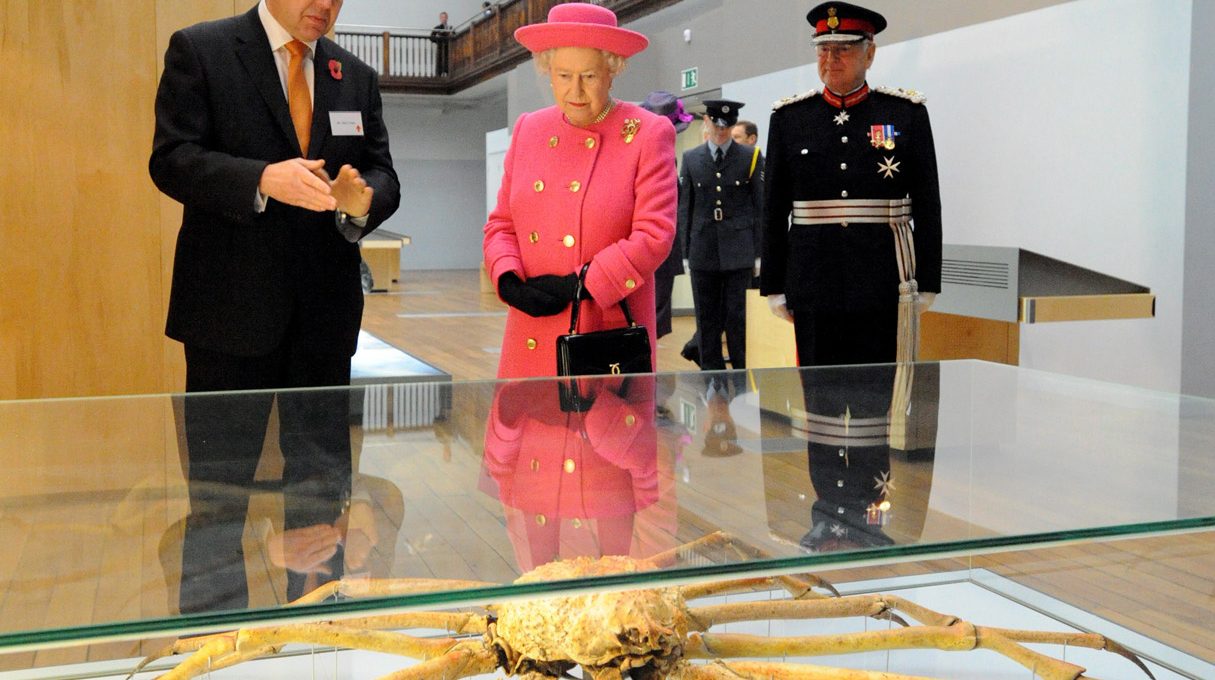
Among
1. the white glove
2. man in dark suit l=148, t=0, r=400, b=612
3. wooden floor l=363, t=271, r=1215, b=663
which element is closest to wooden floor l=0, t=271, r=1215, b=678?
wooden floor l=363, t=271, r=1215, b=663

__Required work__. Change "white glove" to "leather glove" throughout the listing above, keeping everything else the same. Omit the pictures.

__The solution__.
Among
1. the leather glove
2. man in dark suit l=148, t=0, r=400, b=612
3. wooden floor l=363, t=271, r=1215, b=663
which element is closest to wooden floor l=0, t=271, r=1215, b=678?
wooden floor l=363, t=271, r=1215, b=663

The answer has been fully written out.